» **TASK DESCRIPTION**
Locate the line containing "Judging from the" in the data below. Reproduce it and every following line up to the end, exactly as given.

» **ENTRIES PROVIDED**

☆ ☆ ☆ ☆ ☆ ☆ ☆

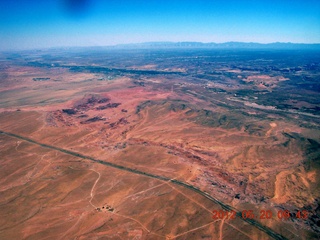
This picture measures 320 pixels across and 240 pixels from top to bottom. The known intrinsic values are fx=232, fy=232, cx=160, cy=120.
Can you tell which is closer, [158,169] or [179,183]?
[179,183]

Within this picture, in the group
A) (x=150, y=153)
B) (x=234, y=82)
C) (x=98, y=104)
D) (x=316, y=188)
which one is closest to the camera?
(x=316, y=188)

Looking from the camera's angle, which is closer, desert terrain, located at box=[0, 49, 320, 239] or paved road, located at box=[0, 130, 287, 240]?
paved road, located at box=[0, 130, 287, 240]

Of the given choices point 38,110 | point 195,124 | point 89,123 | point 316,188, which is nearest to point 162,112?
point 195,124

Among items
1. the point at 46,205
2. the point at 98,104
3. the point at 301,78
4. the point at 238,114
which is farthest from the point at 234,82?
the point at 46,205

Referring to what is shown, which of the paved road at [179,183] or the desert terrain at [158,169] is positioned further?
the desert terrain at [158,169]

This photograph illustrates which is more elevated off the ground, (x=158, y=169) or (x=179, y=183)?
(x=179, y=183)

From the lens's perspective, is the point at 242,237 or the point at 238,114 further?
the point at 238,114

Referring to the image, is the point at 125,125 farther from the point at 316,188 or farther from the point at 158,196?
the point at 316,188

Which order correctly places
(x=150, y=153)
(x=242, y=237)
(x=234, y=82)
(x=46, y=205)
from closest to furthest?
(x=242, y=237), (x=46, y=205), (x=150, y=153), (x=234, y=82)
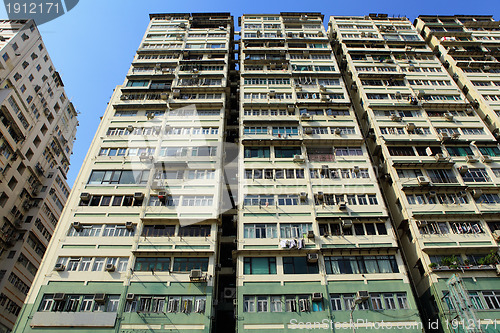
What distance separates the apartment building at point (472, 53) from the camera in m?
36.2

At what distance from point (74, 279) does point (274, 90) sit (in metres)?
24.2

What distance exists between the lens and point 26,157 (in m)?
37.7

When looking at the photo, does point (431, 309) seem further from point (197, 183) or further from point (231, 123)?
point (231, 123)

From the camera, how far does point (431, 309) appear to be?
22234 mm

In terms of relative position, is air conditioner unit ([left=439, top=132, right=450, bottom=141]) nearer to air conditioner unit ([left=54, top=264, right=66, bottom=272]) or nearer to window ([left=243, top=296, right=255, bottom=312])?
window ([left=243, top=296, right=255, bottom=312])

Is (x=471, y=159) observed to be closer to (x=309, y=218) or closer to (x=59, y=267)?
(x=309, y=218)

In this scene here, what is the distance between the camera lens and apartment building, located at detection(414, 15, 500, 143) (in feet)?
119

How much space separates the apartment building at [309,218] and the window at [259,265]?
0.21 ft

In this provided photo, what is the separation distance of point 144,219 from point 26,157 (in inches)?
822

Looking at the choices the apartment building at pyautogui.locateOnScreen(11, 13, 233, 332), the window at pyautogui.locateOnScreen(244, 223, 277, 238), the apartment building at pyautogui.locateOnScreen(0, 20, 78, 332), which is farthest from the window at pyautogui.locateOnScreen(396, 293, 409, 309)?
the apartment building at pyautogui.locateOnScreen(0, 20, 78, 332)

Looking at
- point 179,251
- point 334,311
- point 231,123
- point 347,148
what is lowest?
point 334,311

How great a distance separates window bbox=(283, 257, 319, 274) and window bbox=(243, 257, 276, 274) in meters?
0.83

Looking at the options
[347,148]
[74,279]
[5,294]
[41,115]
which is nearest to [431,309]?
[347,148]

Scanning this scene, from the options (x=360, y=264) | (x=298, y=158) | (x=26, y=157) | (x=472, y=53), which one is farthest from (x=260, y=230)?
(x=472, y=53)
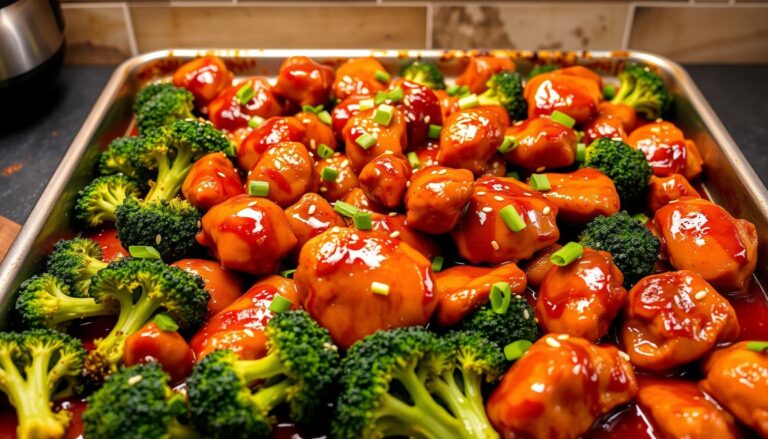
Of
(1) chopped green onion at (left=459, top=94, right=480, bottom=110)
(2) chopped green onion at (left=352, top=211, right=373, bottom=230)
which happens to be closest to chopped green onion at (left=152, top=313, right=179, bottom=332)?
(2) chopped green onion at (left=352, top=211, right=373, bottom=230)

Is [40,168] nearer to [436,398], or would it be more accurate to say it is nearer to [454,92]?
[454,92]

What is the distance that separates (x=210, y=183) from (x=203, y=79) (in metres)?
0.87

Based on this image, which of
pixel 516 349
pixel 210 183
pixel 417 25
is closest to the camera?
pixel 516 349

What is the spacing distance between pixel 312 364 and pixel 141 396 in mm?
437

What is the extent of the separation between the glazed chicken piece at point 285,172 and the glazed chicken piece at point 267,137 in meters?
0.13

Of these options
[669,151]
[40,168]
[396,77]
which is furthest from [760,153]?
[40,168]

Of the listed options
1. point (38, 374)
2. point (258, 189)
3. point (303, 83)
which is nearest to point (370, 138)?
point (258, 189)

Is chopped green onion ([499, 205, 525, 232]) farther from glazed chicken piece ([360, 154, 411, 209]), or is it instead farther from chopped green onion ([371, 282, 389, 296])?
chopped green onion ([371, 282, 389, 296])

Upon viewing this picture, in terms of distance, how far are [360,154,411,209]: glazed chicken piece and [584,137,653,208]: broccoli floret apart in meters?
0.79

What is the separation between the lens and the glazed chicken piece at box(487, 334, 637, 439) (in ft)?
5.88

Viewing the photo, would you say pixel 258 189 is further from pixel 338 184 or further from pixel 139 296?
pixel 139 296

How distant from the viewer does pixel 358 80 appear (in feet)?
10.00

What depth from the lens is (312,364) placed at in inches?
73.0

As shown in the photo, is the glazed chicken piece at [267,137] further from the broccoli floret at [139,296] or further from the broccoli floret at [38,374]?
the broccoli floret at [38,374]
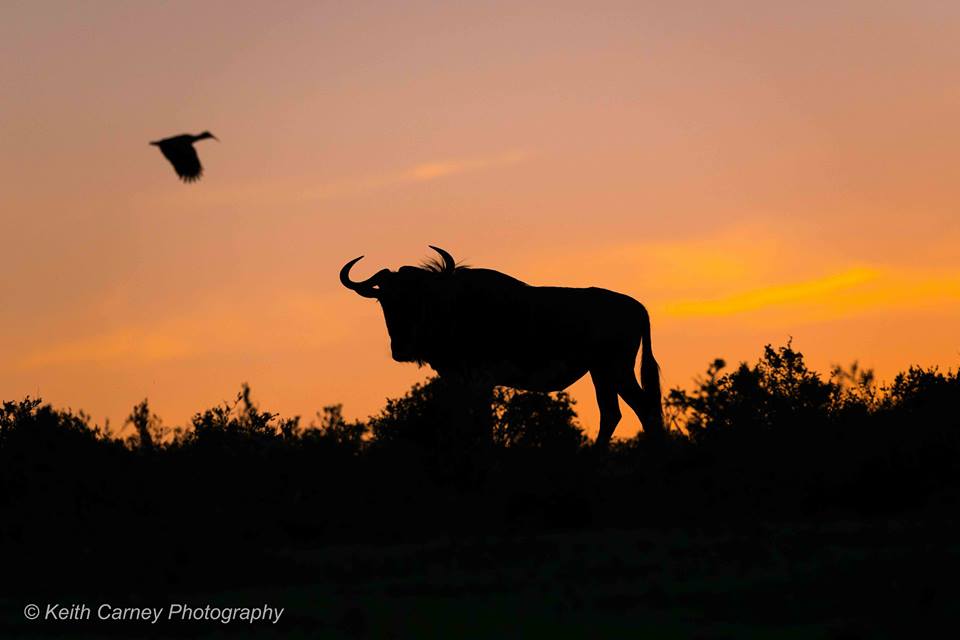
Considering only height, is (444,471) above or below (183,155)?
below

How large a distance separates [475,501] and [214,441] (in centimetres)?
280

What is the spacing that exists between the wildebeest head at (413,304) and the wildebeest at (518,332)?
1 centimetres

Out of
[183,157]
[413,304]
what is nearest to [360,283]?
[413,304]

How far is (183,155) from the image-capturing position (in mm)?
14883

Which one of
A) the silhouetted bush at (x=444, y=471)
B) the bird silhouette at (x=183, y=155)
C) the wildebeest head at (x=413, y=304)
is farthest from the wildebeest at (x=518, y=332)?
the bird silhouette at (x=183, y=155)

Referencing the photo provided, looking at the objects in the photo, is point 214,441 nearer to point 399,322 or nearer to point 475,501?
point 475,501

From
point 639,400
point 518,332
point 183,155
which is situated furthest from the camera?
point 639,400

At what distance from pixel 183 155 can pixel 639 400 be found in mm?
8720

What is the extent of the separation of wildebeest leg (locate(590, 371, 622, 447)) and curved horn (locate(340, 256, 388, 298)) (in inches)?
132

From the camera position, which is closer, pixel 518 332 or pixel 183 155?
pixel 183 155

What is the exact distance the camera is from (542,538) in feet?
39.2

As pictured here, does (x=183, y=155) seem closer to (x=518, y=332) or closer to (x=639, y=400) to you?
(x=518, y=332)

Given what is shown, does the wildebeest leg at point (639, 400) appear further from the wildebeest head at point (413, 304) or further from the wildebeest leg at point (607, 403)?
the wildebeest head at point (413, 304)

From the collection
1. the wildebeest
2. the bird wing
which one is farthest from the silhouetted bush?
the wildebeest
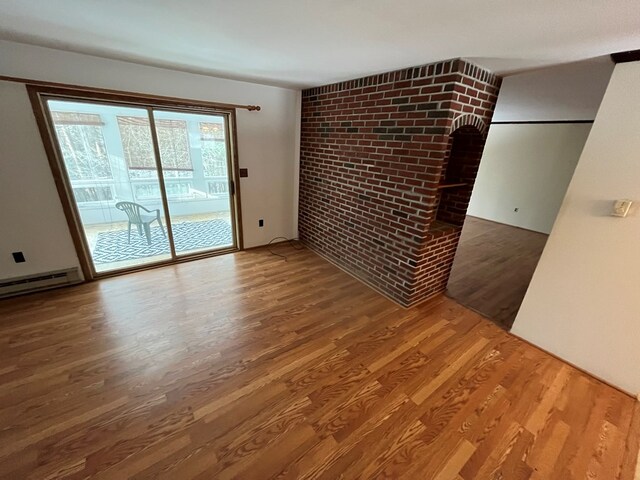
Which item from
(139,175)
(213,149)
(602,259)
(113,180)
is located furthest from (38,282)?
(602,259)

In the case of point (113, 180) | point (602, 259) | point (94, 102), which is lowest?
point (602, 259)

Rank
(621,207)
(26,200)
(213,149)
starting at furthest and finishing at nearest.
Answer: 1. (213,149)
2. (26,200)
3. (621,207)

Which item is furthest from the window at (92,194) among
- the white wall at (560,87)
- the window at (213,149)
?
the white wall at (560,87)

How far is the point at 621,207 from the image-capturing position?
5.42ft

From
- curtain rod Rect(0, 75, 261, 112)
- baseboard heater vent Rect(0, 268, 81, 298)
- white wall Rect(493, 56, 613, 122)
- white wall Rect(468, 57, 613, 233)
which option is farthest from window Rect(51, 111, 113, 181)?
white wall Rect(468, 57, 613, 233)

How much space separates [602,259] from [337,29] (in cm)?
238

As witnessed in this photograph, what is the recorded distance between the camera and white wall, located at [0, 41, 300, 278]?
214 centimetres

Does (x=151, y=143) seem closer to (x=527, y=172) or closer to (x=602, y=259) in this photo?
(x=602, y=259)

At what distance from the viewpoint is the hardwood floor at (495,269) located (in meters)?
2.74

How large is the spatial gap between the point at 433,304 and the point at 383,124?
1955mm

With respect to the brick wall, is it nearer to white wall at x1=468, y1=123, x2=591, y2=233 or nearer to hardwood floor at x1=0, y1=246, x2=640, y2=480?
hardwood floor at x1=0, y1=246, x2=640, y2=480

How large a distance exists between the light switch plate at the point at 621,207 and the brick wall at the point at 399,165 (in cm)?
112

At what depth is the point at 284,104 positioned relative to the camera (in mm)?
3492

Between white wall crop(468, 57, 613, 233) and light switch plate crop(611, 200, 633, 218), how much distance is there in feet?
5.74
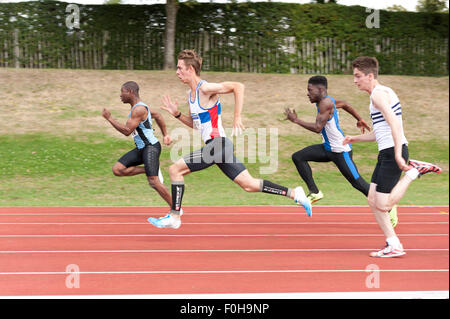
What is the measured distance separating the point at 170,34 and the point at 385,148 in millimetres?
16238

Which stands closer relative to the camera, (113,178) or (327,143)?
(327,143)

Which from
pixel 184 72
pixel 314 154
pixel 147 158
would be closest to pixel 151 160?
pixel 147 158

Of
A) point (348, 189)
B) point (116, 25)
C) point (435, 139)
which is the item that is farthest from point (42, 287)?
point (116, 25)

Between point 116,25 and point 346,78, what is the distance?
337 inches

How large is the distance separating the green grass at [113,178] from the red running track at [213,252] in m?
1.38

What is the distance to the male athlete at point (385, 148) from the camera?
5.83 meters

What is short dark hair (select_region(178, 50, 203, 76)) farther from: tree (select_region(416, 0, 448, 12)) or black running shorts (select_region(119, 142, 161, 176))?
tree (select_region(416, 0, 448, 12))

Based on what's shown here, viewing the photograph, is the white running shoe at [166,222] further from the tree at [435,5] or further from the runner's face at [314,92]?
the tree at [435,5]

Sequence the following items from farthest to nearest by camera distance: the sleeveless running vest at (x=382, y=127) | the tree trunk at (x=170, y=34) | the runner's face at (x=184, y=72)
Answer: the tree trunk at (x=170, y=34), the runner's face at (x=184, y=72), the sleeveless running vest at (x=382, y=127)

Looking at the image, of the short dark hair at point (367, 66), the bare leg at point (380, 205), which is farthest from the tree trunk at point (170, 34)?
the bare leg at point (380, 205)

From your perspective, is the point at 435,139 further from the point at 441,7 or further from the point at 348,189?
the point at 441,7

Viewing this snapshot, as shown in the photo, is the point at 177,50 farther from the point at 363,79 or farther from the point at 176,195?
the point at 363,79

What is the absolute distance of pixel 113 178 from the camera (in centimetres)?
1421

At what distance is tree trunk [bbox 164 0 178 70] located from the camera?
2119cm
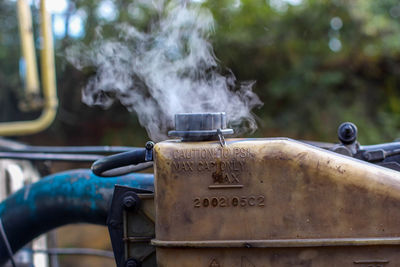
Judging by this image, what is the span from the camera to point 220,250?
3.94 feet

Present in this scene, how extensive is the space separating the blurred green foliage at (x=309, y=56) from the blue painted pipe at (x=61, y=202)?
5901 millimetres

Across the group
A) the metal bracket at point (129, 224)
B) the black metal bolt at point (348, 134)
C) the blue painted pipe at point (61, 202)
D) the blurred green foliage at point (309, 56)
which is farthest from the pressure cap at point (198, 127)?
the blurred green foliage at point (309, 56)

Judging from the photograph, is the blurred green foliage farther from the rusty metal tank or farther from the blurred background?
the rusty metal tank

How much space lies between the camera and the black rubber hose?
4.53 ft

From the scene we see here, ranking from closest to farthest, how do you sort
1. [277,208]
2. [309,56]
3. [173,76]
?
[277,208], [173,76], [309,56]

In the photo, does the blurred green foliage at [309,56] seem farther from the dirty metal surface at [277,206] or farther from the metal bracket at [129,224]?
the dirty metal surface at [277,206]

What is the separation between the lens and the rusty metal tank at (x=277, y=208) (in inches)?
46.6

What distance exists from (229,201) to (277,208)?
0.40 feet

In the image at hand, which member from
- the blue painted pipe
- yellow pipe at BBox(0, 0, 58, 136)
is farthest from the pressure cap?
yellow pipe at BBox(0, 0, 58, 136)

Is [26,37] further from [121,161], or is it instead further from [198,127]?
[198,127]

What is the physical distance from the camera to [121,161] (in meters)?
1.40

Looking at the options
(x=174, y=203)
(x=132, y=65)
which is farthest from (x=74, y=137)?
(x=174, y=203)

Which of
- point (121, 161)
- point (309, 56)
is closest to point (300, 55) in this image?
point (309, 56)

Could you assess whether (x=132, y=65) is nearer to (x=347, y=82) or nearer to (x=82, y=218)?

☆ ☆ ☆ ☆ ☆ ☆ ☆

» **THE RESPONSE**
Judging from the photograph, is the blurred green foliage farther from the rusty metal tank or farther from the blurred background?
the rusty metal tank

How much space lies between the camera and the black rubber hose?
4.53 ft

From the scene we see here, ranking from closest to farthest, how do you sort
1. [277,208]
2. [309,56]
3. [173,76]
?
[277,208], [173,76], [309,56]

In the photo, does the blurred green foliage at [309,56] seem farther from the dirty metal surface at [277,206] or farther from the metal bracket at [129,224]?
the dirty metal surface at [277,206]

What is the separation between the lens and the rusty metal tank at (x=277, y=208) (in inches)?
46.6

What distance exists from (229,201) to (277,208)?
0.40 feet

In the image at hand, which member from
- the blue painted pipe
- yellow pipe at BBox(0, 0, 58, 136)
is farthest from the pressure cap?
yellow pipe at BBox(0, 0, 58, 136)

Is [26,37] further from [121,161], or is it instead further from [198,127]?
[198,127]

What is the physical distance from the camera to [121,161] (in meters)?
1.40

Looking at the options
(x=174, y=203)
(x=132, y=65)
which is farthest from (x=74, y=137)?
(x=174, y=203)

Which of
- point (121, 161)
- point (309, 56)
is closest to point (300, 55) in this image?
point (309, 56)

Could you assess whether (x=132, y=65) is nearer to (x=347, y=82) or nearer to (x=82, y=218)?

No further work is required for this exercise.